## [What you have to do]
The answer must reproduce every record exactly, with all pictures omitted.

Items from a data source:
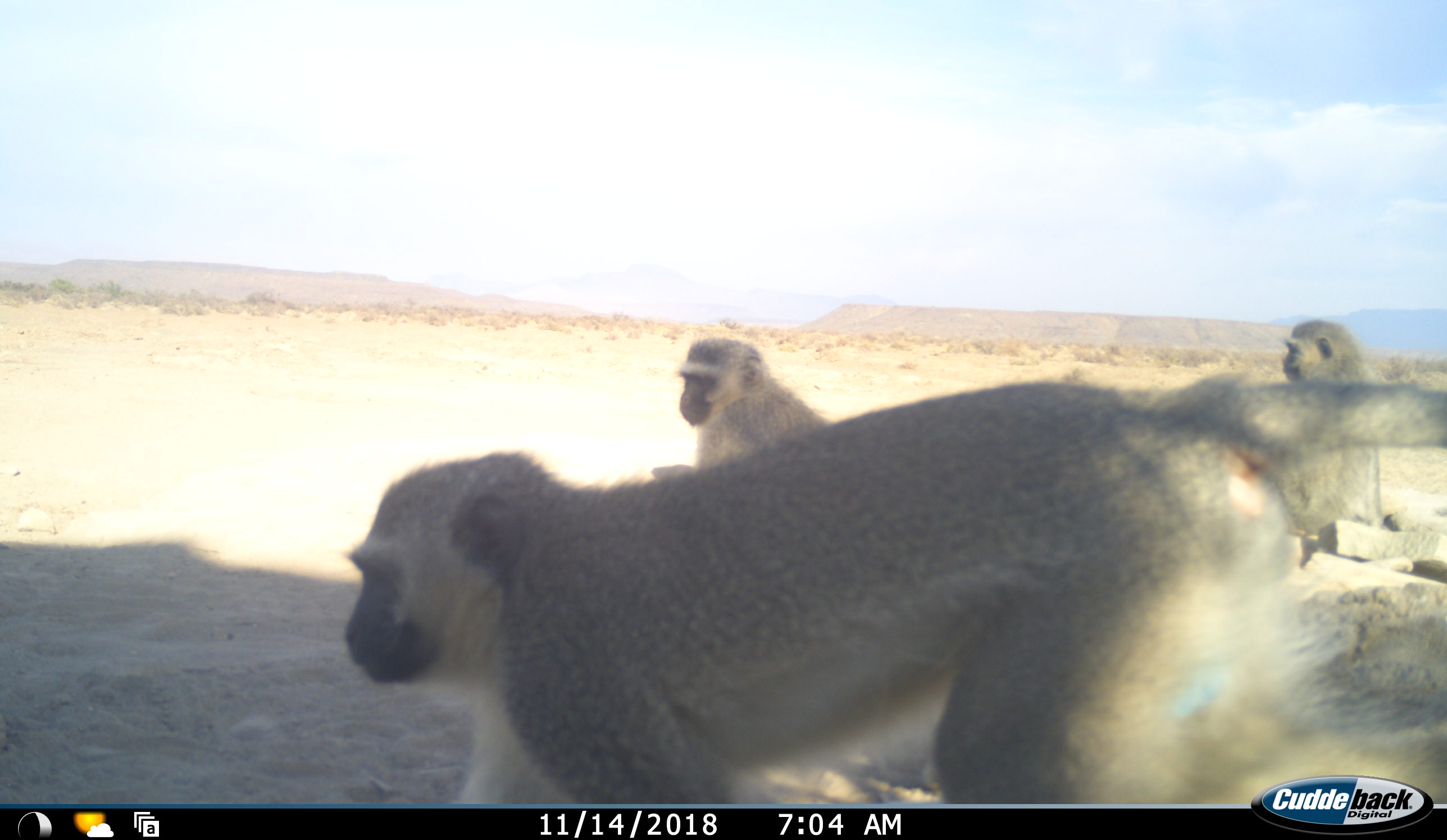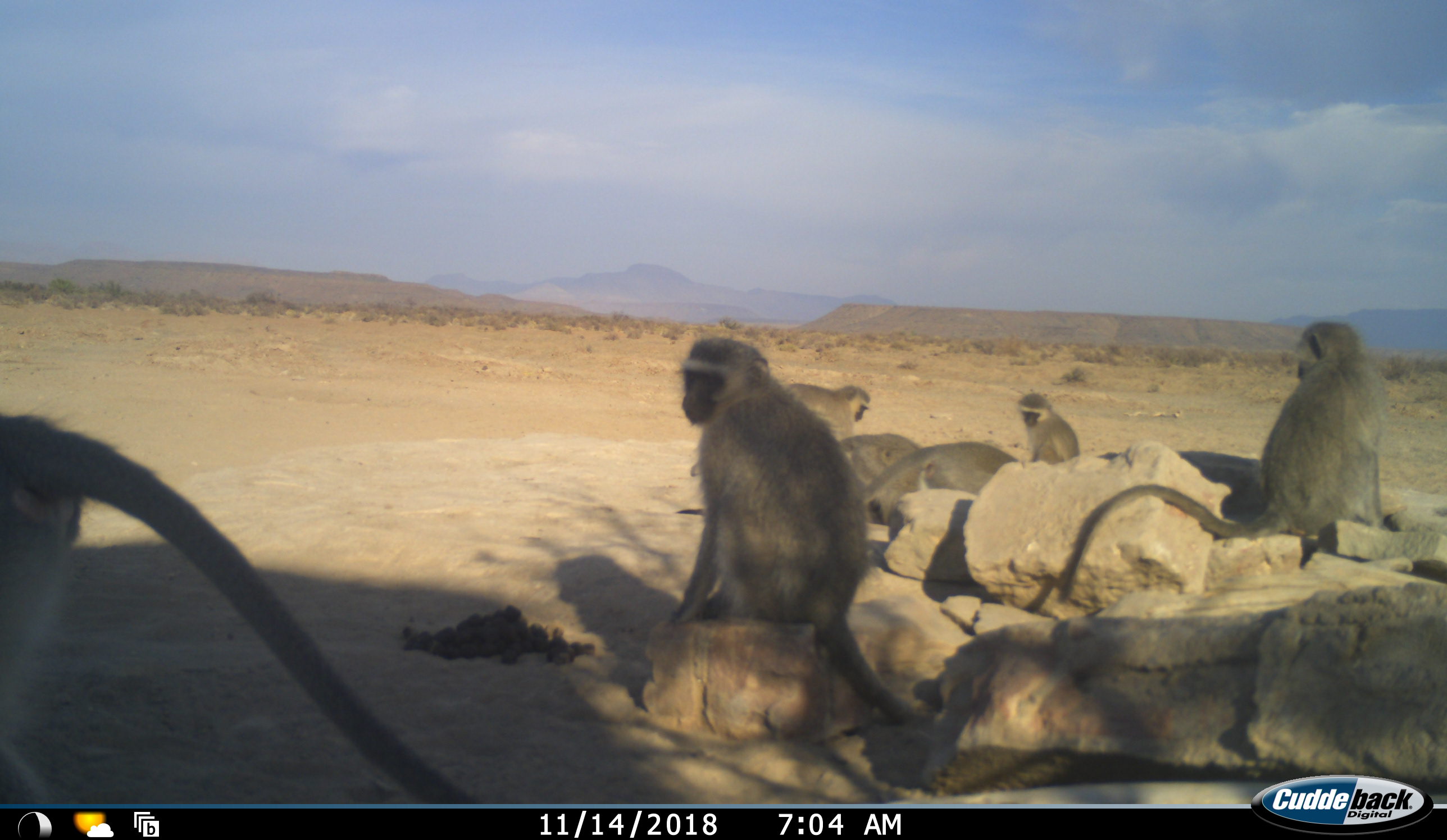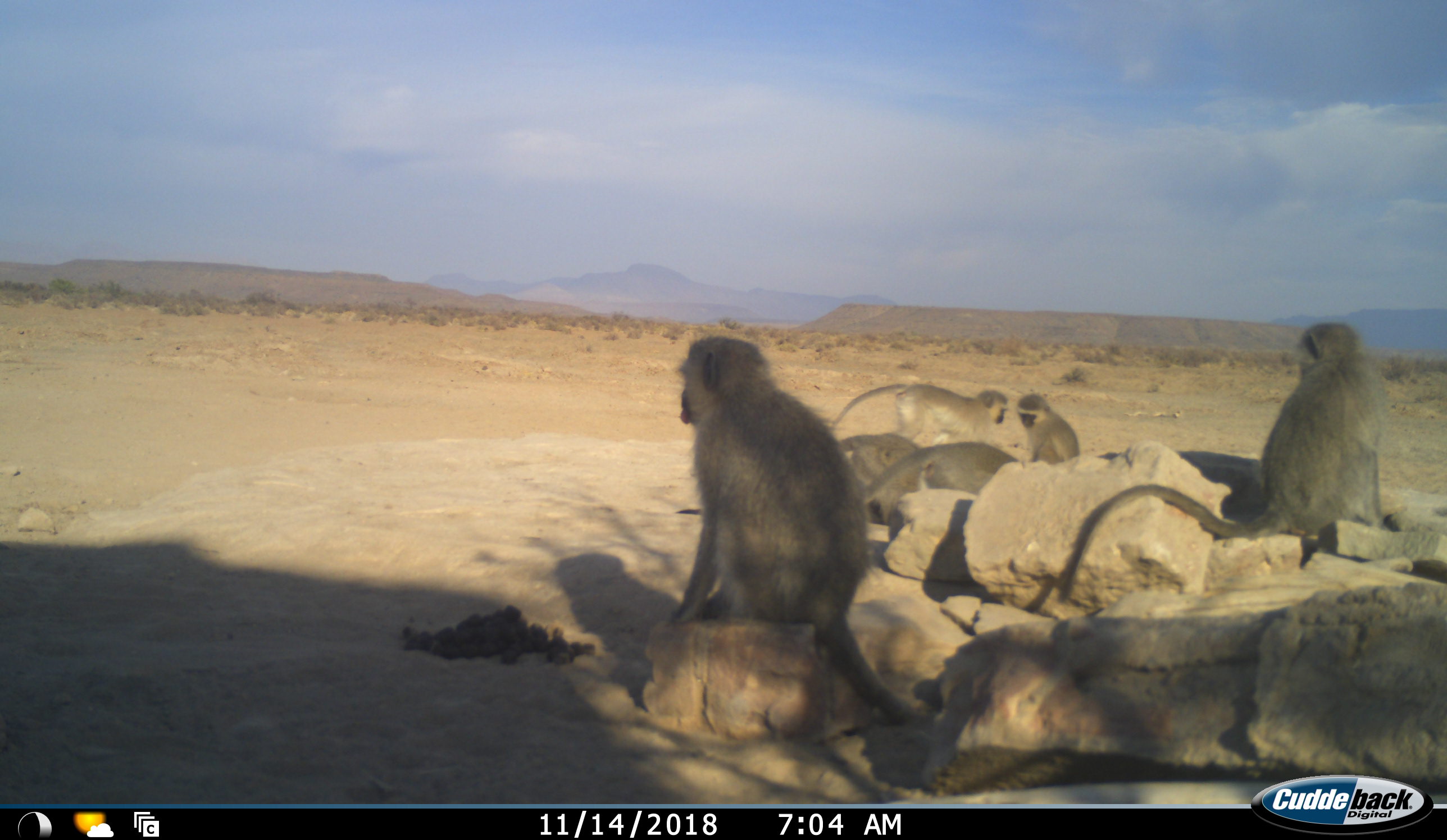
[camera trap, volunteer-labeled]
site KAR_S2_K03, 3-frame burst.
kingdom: Animalia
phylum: Chordata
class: Mammalia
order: Primates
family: Cercopithecidae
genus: Chlorocebus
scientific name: Chlorocebus pygerythrus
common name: vervet monkey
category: monkeyvervet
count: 7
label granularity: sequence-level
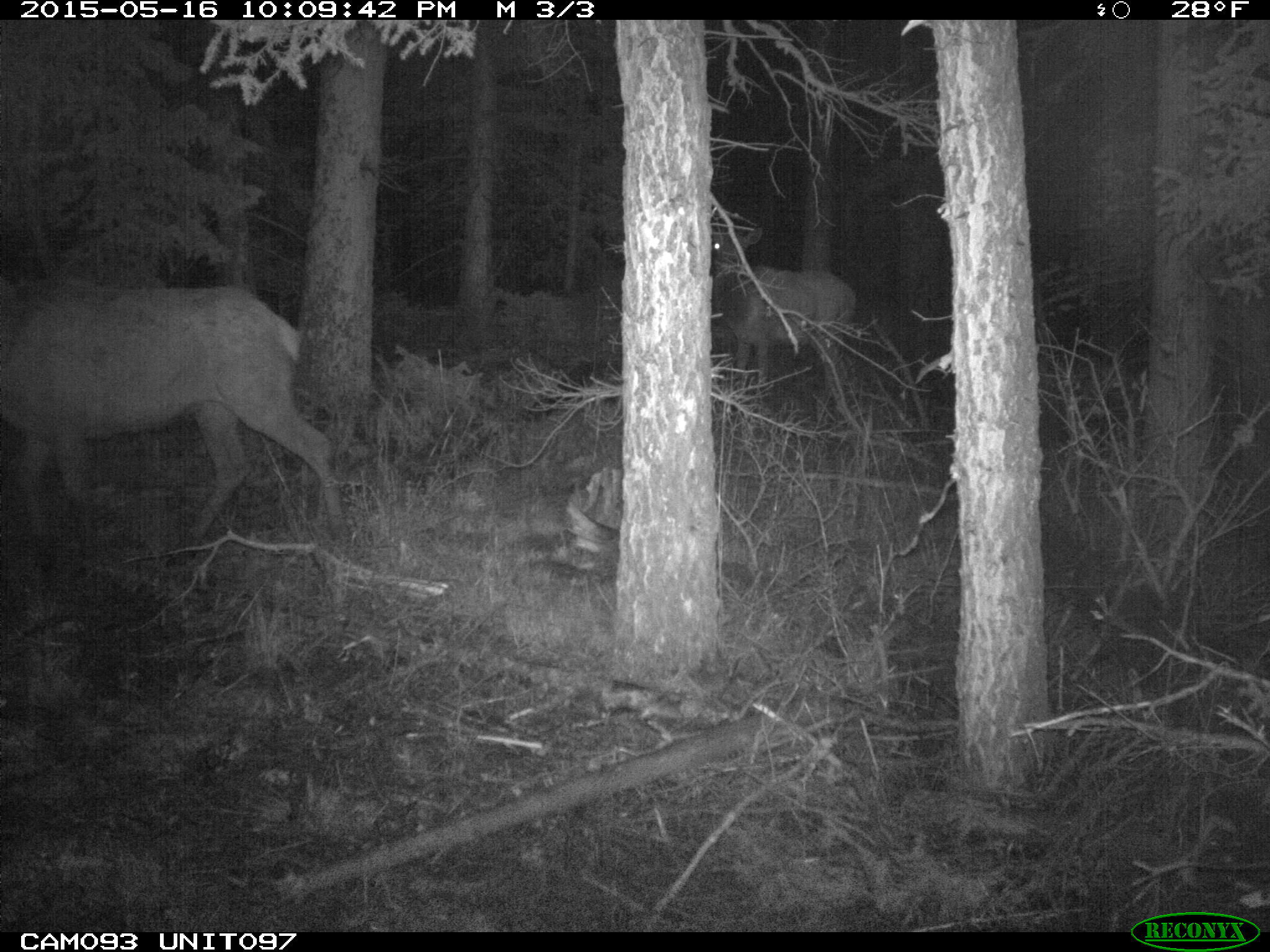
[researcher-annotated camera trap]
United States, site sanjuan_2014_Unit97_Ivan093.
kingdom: Animalia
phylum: Chordata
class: Mammalia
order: Artiodactyla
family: Cervidae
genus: Cervus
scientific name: Cervus elaphus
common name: red deer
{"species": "Cervus elaphus (red deer)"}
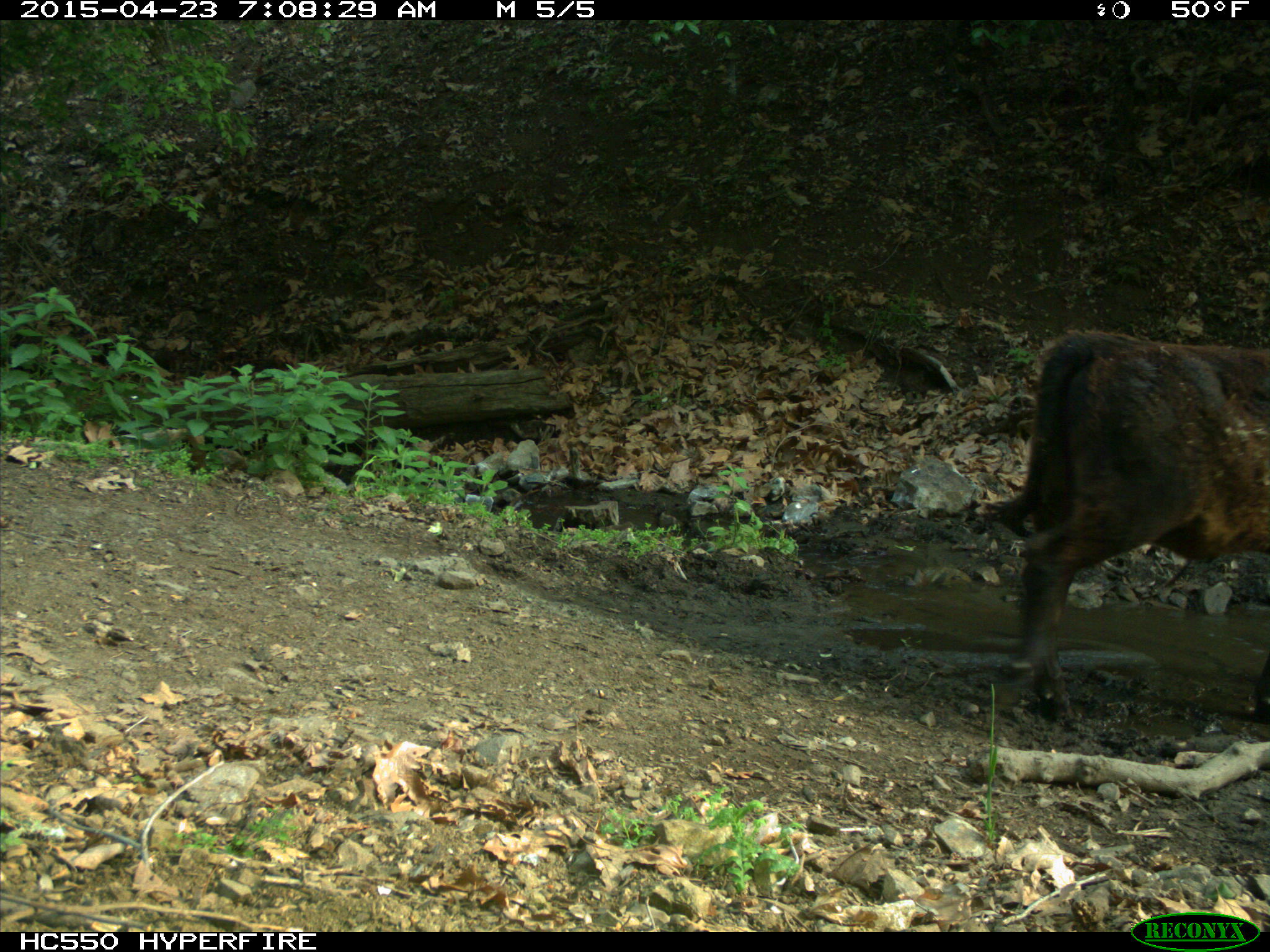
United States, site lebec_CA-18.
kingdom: Animalia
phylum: Chordata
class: Mammalia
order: Artiodactyla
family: Bovidae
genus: Bos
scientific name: Bos taurus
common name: domestic cow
Bos taurus (domestic cow).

## [Answer section]
[camera trap, volunteer-labeled]
site KAR_S2_K03, 3-frame burst.
kingdom: Animalia
phylum: Chordata
class: Mammalia
order: Primates
family: Cercopithecidae
genus: Chlorocebus
scientific name: Chlorocebus pygerythrus
common name: vervet monkey
category: monkeyvervet
count: 7
label granularity: sequence-level
[researcher-annotated camera trap]
United States, site sanjuan_2014_Unit97_Ivan093.
kingdom: Animalia
phylum: Chordata
class: Mammalia
order: Artiodactyla
family: Cervidae
genus: Cervus
scientific name: Cervus elaphus
common name: red deer
{"species": "Cervus elaphus (red deer)"}
United States, site lebec_CA-18.
kingdom: Animalia
phylum: Chordata
class: Mammalia
order: Artiodactyla
family: Bovidae
genus: Bos
scientific name: Bos taurus
common name: domestic cow
Bos taurus (domestic cow).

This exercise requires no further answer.